[Start of Document excerpt]

Before you do anything, make sure your tan is complete. You want to be as dark as you're going to get. This will make your foundation selection process much easier. Generally, it is recommended that you choose a foundation that is about one shade lighter than your body. If you choose a foundation that matches your tan, your face will disappear on stage and people will see two whites and a set of teeth. Conversely, do not choose a foundation that is too light because your face will look like Casper floating above your body. (I made this mistake!) Do not use ProTan on your face! Acetone and alcohol will do a number on your skin. If you want, apply a self tanner that is appropriate for faces, although this is not necessary. I will give more specific foundation recommendations.

[End of Document excerpt]

### Directions
- A) Using the foundation advice, say whether each statement agrees with it, answering yes or no and quoting the deciding words. (i) A foundation about one shade lighter than your body is generally recommended. (ii) A self tanner for the face is required. (iii) ProTan is fine to use on the face.
- B) Answer these from the foundation advice.
(i) What should be complete before you do anything?
(ii) Which two substances will "do a number on your skin"?
(iii) What will people see on stage if your foundation matches your tan?
- C) From the foundation advice, extract the passage starting with "Before you do" and going on through "specific foundation recommendations.".

[Start of Raw data]

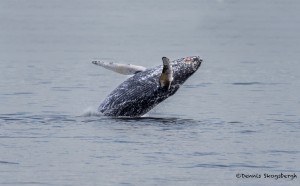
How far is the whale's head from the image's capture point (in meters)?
29.7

[End of Raw data]

### Solution set
- A)
(i) Yes: "Generally, it is recommended that you choose a foundation that is about one shade lighter than your body."
(ii) No: "If you want, apply a self tanner that is appropriate for faces, although this is not necessary."
(iii) No: "Do not use ProTan on your face!"

- B)
(i) Your tan.
(ii) Acetone and alcohol.
(iii) Two whites and a set of teeth.

- C)
Before you do anything, make sure your tan is complete. You want to be as dark as you're going to get. This will make your foundation selection process much easier. Generally, it is recommended that you choose a foundation that is about one shade lighter than your body. If you choose a foundation that matches your tan, your face will disappear on stage and people will see two whites and a set of teeth. Conversely, do not choose a foundation that is too light because your face will look like Casper floating above your body. (I made this mistake!) Do not use ProTan on your face! Acetone and alcohol will do a number on your skin. If you want, apply a self tanner that is appropriate for faces, although this is not necessary. I will give more specific foundation recommendations.